最近,一个由美国弗雷德•哈钦森癌症研究中心和德国癌症研究中心等多家机构组成的国际研究小组,共同揭示了细胞核内周期的运行机制,这一发现不仅能帮助人们理解细胞生长机制,研究如何提高或降低生长率,还有助于研究与细胞增殖异常有关的多种疾病,在农业和医学领域都具有重要意义。相关论文发表在10月30日的《自然》杂志上。
有丝分裂是一个母细胞分裂成两个子细胞,而核内周期则跳过了有丝分裂过程,细胞不断复制染色体却不分裂,从而在无脊椎动物、植物和某些人体组织中形成了很大的细胞,如肝脏细胞和肌肉。大部分植物和无脊椎动物、甲壳纲动物和软体动物的细胞也是经过核内周期发育而来。
“当细胞进入核内周期,它的DNA(脱氧核糖核酸)加倍,体积和蛋白质含量也加倍。”论文通讯作者、弗雷德•哈钦森癌症研究中心基础科学分部成员布鲁斯•埃德加说,“所以,如果能加速一种农作物或养殖贝类的细胞核内周期,就可能让它们的产量翻倍,抑制害虫的核内周期也能抑制它们的生长繁殖。”
在实验中,研究人员以果蝇为模型,通过特殊方法让它们唾液腺的细胞在核内周期复制了大约10倍,由于DNA数量增加,每个细胞体积增大了1000倍。此外,他们还研究了基因转录因子和驱动核内周期与DNA复制的酶,发现在DNA复制过程中,一种名为E2F的转录因子被一种名为CRL4的酶暂时性破坏,DNA复制完毕后E2F恢复其功能,此周期不断重复。
“E2F和CRL4共同形成一种分子振荡器。就好比一架水车,由装满水的筒和空筒共同驱动。E2F就像是水,先在一个筒中积累,而DNA复制好比是旋转的轮子,CRL4破坏了E2F的积累,就好比是把水倒空,然后重新开始这一过程。”埃德加解释说,细胞生长速度控制着E2F的积累速度,由此控制了细胞DNA复制与再复制的速度。E2F形成得越快,核内周期运转得就越快,细胞也就长得越大,而这种特性可能适用于所有生长中的细胞。

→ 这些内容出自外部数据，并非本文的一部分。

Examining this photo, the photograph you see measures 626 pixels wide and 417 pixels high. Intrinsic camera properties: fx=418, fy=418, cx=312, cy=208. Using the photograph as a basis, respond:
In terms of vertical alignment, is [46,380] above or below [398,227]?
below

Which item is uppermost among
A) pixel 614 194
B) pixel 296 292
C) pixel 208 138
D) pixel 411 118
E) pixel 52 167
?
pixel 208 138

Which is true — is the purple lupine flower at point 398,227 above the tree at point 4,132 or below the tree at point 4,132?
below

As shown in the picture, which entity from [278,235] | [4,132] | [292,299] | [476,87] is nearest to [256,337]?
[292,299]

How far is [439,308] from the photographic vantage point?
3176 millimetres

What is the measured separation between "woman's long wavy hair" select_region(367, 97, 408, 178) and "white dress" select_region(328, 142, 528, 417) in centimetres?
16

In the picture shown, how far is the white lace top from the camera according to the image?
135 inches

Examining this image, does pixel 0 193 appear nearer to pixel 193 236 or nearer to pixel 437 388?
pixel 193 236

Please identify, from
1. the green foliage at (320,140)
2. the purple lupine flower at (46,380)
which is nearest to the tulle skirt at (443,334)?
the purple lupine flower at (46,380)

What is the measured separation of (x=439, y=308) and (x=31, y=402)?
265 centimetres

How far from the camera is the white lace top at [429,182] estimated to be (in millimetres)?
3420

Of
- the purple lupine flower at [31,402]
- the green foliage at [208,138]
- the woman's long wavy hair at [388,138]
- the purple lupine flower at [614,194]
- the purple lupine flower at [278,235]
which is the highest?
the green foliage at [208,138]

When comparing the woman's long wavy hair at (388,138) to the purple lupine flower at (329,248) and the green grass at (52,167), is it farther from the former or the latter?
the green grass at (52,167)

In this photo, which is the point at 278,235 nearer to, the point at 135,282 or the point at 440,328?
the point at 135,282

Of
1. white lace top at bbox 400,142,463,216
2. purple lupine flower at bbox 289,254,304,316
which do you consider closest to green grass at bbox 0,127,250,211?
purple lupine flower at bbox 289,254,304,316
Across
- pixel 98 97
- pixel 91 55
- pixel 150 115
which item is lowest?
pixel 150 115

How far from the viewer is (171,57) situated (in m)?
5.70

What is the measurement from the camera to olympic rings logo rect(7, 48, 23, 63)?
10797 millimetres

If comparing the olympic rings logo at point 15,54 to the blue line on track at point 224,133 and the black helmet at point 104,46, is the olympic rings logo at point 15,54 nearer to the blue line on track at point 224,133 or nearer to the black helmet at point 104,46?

在人类细胞中,有核内周期过程的细胞不多,其中重要的如胎盘中胎儿滋养层的巨细胞,它们支持着胎儿的发育。“如果它们没有核内周期,就没有婴儿。”埃德加说,心肌细胞和某些特殊血细胞也经过核内周期形成,如果这一周期出现故障,就会导致某些疾病,要治疗这些疾病则可以瞄准构成核内周期振荡器的蛋白质。(生物探索)
相关英文论文摘要:
Control of Drosophila endocycles by E2F and CRL4CDT2
Endocycles are variant cell cycles comprised of DNA synthesis (S)- and gap (G)-phases but lacking mitosis. Such cycles facilitate post-mitotic growth in many invertebrate and plant cells, and are so ubiquitous that they may account for up to half the world’s biomass. DNA replication in endocyclingDrosophila cells is triggered by cyclin E/cyclin dependent kinase 2 (CYCE/CDK2), but this kinase must be inactivated during each G-phase to allow the assembly of pre-Replication Complexes (preRCs) for the next S-phase. How CYCE/CDK2 is periodically silenced to allow re-replication has not been established. Here, using genetic tests in parallel with computational modelling, we show that the endocycles of Drosophila are driven by a molecular oscillator in which the E2F1 transcription factor promotes CycE expression and S-phase initiation, S-phase then activates the CRL4CDT2 ubiquitin ligase, and this in turn mediates the destruction of E2F1. We propose that it is the transient loss of E2F1 during S phases that creates the window of low Cdk activity required for preRC formation. In support of this model overexpressed E2F1 accelerated endocycling, whereas a stabilized variant of E2F1 blocked endocycling by deregulating target genes, including CycE, as well as Cdk1 and mitotic cyclins. Moreover, we find that altering cell growth by changing nutrition or target of rapamycin (TOR) signalling impacts E2F1 translation, thereby making endocycle progression growth-dependent. Many of the regulatory interactions essential to this novel cell cycle oscillator are conserved in animals and plants, indicating that elements of this mechanism act in most growth-dependent cell cycles.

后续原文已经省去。